Use gpio.read() to load a GeoParquet file:

import geoparquet_io as gpio

# Read a file
table = gpio.read('places.parquet')

# Access properties
print(f"Rows: {table.num_rows}")
print(f"Columns: {table.column_names}")
print(f"Geometry column: {table.geometry_column}")

Table Class

The Table class wraps a PyArrow Table and provides chainable transformation methods.

Properties

Property Description
num_rows Number of rows in the table
column_names List of column names
geometry_column Name of the geometry column
crs CRS as PROJJSON dict or string (None = OGC:CRS84 default)
bounds Bounding box tuple (xmin, ymin, xmax, ymax)
schema PyArrow Schema object
geoparquet_version GeoParquet version string (e.g., "1.1")
table = gpio.read('data.parquet')

# Get CRS
print(table.crs)  # e.g., {'id': {'authority': 'EPSG', 'code': 4326}, ...}

# Get bounds
print(table.bounds)  # e.g., (-122.5, 37.5, -122.0, 38.0)

# Get schema
for field in table.schema:
    print(f"{field.name}: {field.type}")

Methods

info(verbose=True)

Print or return summary information about the table.

# Print formatted summary
table.info()
# Table: 766 rows, 6 columns
# Geometry: geometry
# CRS: EPSG:4326
# Bounds: [-122.500000, 37.500000, -122.000000, 38.000000]
# GeoParquet: 1.1

# Get as dictionary
info_dict = table.info(verbose=False)
print(info_dict['rows'])  # 766
print(info_dict['crs'])   # None or CRS dict

add_bbox(column_name='bbox')

Add a bounding box struct column computed from geometry.

table = gpio.read('input.parquet').add_bbox()
# or with custom name
table = gpio.read('input.parquet').add_bbox(column_name='bounds')

add_quadkey(column_name='quadkey', resolution=13, use_centroid=False)

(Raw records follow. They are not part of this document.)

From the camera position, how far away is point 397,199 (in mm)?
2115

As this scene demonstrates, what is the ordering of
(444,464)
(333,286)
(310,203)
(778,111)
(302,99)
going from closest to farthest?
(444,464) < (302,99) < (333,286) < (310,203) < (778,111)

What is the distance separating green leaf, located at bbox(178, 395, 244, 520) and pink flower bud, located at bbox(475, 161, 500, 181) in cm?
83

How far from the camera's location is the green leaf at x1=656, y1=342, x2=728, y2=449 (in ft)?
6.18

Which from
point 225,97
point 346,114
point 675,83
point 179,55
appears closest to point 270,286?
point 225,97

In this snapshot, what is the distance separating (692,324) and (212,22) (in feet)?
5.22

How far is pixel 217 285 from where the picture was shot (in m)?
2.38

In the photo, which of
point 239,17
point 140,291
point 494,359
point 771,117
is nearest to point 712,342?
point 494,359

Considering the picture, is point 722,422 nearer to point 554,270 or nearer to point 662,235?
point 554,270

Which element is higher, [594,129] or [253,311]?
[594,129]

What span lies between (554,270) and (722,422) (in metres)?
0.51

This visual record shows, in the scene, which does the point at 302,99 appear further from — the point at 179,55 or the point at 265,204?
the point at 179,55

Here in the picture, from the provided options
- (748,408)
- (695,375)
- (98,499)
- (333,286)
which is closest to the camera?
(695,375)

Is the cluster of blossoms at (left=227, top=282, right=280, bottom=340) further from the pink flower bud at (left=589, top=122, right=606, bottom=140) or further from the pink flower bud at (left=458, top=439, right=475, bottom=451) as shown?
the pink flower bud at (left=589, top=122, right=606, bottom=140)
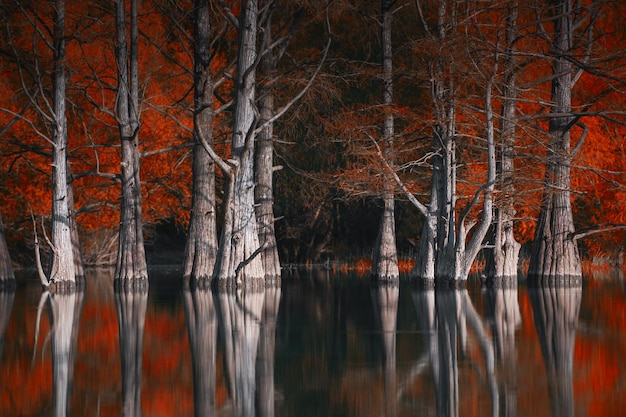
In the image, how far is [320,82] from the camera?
96.4 ft

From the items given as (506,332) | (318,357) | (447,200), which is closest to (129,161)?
(447,200)

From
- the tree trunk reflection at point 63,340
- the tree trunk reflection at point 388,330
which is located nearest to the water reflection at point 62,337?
the tree trunk reflection at point 63,340

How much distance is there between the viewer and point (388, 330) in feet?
56.7

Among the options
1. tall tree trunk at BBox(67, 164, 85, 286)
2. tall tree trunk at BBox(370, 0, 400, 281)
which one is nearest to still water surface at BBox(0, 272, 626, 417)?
tall tree trunk at BBox(67, 164, 85, 286)

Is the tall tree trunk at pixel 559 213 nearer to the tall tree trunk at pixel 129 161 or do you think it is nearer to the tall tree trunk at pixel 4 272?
the tall tree trunk at pixel 129 161

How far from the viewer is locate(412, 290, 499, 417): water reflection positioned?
10.7 m

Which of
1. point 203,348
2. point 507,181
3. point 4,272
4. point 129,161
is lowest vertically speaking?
point 203,348

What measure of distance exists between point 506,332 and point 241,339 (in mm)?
4202

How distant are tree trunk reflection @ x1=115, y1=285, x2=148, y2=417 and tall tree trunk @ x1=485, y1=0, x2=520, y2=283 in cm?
947

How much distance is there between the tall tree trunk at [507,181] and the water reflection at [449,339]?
8.50ft

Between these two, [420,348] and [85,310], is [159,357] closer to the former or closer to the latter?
[420,348]

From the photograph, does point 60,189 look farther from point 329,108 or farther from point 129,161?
point 329,108

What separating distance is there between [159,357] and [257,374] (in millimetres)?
2080

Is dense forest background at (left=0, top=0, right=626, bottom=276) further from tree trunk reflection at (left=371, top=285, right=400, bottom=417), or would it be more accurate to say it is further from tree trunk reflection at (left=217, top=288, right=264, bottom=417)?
tree trunk reflection at (left=217, top=288, right=264, bottom=417)
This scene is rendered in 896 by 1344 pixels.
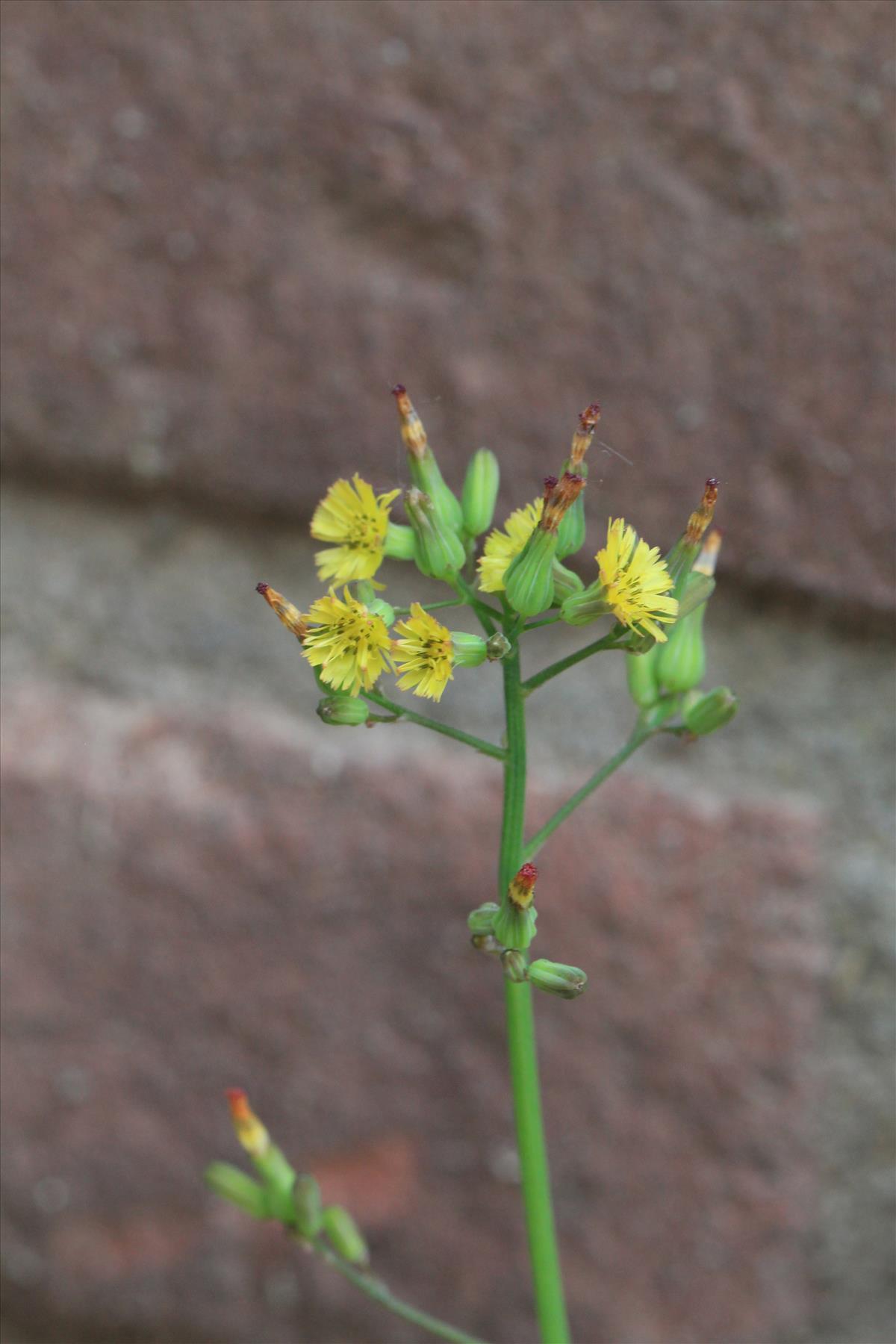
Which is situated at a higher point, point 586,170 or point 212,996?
point 586,170

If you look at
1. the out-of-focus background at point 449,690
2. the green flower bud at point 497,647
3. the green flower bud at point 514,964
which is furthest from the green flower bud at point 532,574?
the out-of-focus background at point 449,690

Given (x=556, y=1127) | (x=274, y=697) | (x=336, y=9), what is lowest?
(x=556, y=1127)

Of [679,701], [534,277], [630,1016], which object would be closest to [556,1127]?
[630,1016]

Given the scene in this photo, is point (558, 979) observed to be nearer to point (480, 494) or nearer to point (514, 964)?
point (514, 964)

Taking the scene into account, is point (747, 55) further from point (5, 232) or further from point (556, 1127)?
point (556, 1127)

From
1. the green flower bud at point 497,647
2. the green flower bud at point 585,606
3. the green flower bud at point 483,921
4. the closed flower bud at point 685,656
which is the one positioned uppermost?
the closed flower bud at point 685,656

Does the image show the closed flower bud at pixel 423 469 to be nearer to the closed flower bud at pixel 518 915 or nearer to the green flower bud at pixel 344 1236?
the closed flower bud at pixel 518 915
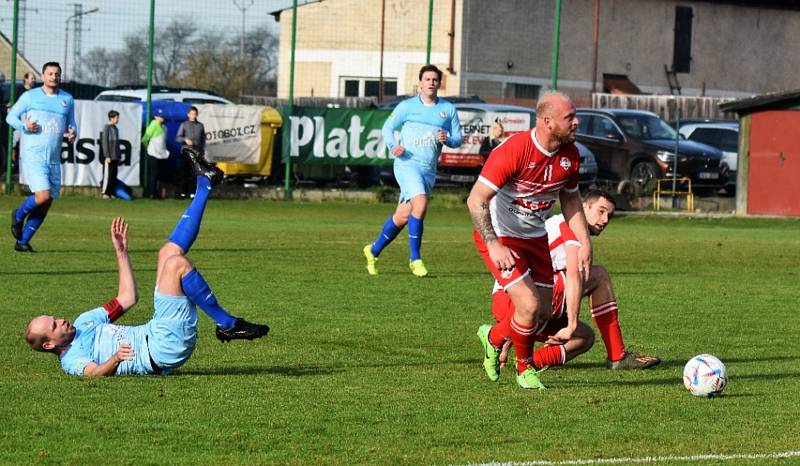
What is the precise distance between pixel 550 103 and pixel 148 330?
2.62 m

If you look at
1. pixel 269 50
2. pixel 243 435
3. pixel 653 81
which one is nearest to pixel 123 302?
pixel 243 435

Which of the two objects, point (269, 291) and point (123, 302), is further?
point (269, 291)

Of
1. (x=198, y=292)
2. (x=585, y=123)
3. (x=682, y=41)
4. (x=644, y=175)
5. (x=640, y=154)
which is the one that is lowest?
(x=198, y=292)

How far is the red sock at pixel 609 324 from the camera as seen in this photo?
893 cm

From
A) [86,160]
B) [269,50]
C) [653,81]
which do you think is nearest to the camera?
[86,160]

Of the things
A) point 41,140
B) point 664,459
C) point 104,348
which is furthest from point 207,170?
point 41,140

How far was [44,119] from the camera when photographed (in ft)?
55.3

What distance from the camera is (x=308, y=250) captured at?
58.3ft

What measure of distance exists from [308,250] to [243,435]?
438 inches

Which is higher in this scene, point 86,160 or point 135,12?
point 135,12

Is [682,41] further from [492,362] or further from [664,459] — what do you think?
[664,459]

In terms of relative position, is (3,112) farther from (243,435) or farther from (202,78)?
(202,78)

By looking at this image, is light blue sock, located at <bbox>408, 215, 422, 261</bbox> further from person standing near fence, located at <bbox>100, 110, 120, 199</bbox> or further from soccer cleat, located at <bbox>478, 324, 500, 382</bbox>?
person standing near fence, located at <bbox>100, 110, 120, 199</bbox>

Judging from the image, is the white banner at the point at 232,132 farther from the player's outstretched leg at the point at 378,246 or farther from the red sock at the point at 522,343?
the red sock at the point at 522,343
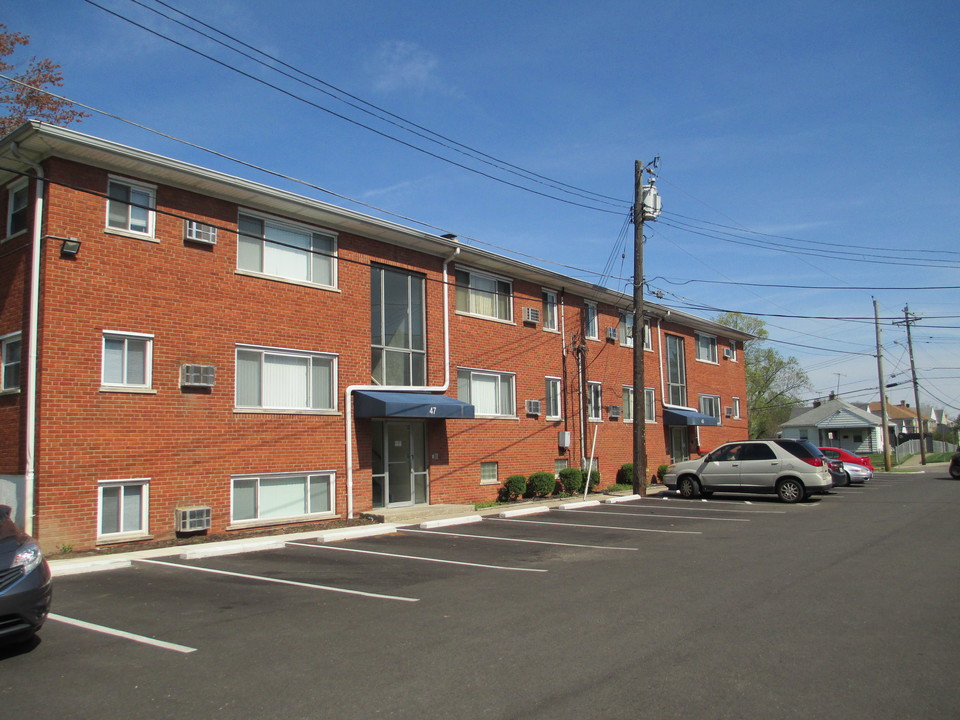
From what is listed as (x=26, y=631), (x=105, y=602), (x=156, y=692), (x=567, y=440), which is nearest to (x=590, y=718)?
(x=156, y=692)

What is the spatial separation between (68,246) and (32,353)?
1927 millimetres

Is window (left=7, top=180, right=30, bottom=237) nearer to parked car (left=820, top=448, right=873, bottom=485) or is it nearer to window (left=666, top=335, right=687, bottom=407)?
window (left=666, top=335, right=687, bottom=407)

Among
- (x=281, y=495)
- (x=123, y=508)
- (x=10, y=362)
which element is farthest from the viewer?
(x=281, y=495)

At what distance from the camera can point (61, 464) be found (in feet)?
41.5

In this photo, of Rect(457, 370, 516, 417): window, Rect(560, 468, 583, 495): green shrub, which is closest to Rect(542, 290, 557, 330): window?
Rect(457, 370, 516, 417): window

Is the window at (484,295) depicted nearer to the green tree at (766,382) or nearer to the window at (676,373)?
the window at (676,373)

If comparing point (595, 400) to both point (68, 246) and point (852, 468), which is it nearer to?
point (852, 468)

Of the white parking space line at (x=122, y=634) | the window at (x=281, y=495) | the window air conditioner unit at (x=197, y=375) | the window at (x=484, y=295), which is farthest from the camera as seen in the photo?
the window at (x=484, y=295)

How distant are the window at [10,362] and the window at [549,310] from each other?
15.0 metres

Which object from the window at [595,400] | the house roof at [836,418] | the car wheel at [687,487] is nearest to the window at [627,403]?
the window at [595,400]

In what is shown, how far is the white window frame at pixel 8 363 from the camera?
13266 mm

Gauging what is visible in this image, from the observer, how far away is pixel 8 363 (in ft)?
44.7

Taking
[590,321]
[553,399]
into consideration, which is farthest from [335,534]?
[590,321]

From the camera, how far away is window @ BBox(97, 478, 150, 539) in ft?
43.2
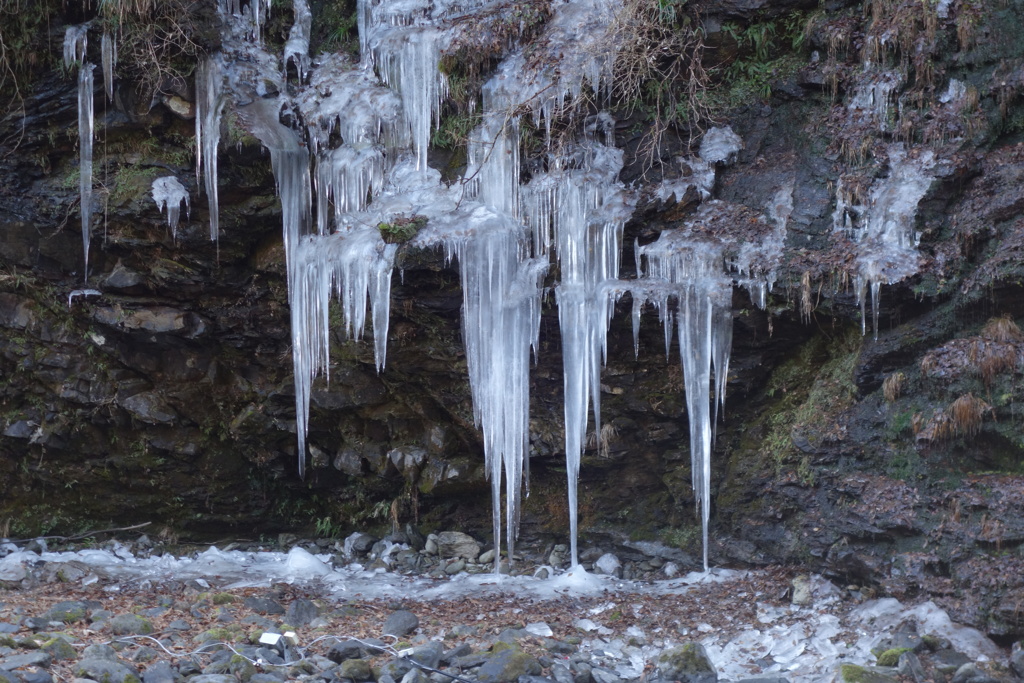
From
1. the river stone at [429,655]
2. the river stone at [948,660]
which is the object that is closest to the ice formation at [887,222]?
the river stone at [948,660]

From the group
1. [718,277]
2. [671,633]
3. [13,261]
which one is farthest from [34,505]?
[718,277]

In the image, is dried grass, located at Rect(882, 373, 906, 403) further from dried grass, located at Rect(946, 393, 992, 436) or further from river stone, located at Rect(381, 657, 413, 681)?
river stone, located at Rect(381, 657, 413, 681)

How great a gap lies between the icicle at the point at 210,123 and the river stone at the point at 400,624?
3.37 metres

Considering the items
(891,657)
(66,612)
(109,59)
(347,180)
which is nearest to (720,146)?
(347,180)

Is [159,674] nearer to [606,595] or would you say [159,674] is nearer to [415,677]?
[415,677]

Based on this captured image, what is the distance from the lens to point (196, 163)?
6.58m

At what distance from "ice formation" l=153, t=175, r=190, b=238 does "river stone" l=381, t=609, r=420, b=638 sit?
3.56m

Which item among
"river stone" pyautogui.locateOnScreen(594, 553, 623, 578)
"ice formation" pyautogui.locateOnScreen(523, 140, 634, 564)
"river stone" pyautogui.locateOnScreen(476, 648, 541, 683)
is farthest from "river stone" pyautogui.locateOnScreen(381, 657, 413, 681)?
"river stone" pyautogui.locateOnScreen(594, 553, 623, 578)

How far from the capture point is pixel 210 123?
21.7 feet

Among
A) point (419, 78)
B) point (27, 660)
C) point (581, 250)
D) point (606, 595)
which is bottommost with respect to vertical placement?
point (606, 595)

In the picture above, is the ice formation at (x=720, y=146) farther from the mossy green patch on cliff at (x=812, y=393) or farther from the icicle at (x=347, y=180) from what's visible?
the icicle at (x=347, y=180)

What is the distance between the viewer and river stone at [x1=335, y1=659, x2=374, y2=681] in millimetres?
4473

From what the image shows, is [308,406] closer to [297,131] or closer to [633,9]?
[297,131]

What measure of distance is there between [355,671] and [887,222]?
15.2 feet
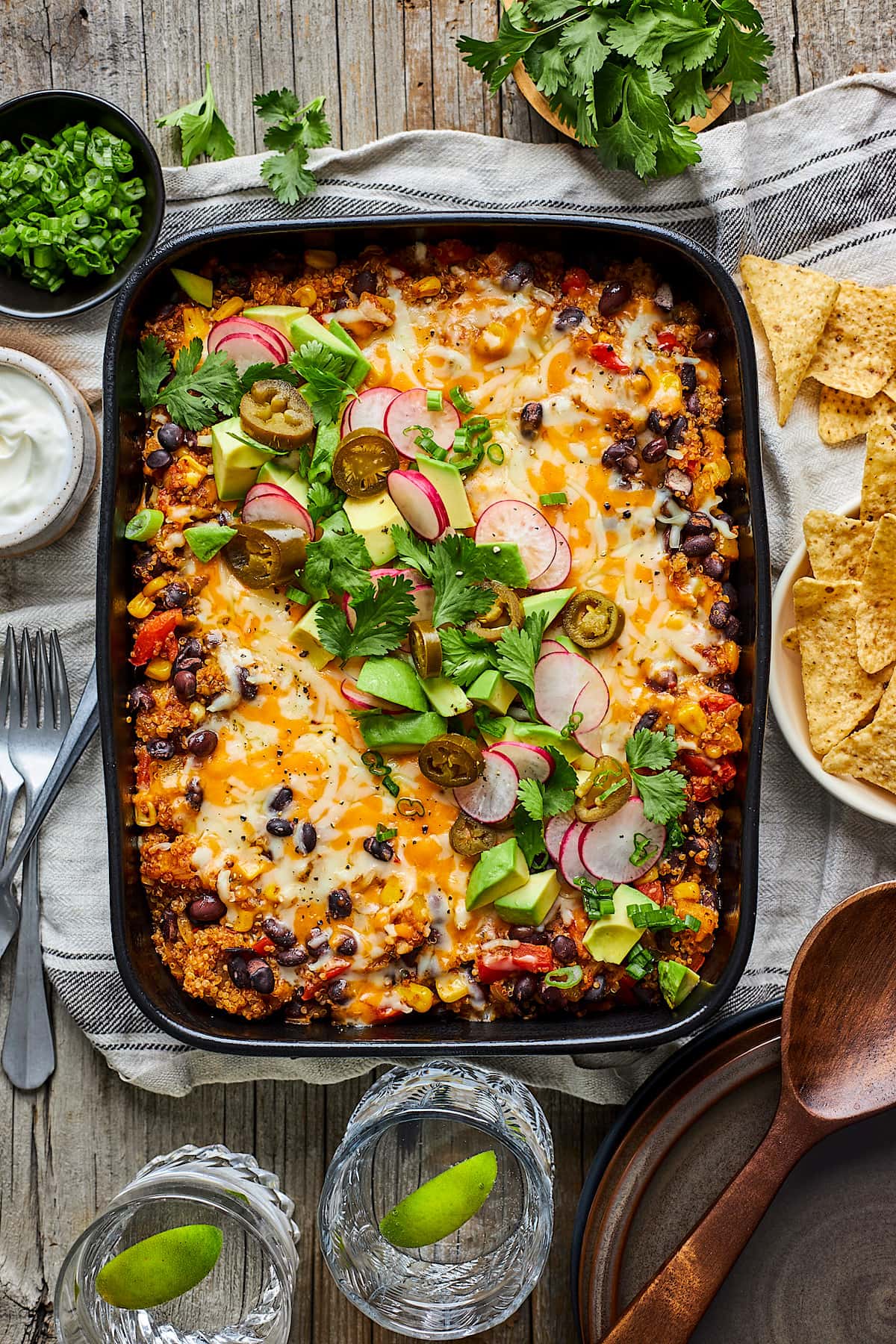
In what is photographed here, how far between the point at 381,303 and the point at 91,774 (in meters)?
1.64

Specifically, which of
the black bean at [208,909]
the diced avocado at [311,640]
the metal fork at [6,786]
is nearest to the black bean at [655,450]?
the diced avocado at [311,640]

Add a quadkey column based on geometry location.

# Default resolution (13)
table = gpio.read('input.parquet').add_quadkey()

# Custom resolution
table = gpio.read('input.parquet').add_quadkey(resolution=10)

# Force centroid calculation even if bbox exists
table = gpio.read('input.parquet').add_quadkey(use_centroid=True)

add_h3(column_name='h3_cell', resolution=9)

Add an H3 hexagonal cell column based on geometry location.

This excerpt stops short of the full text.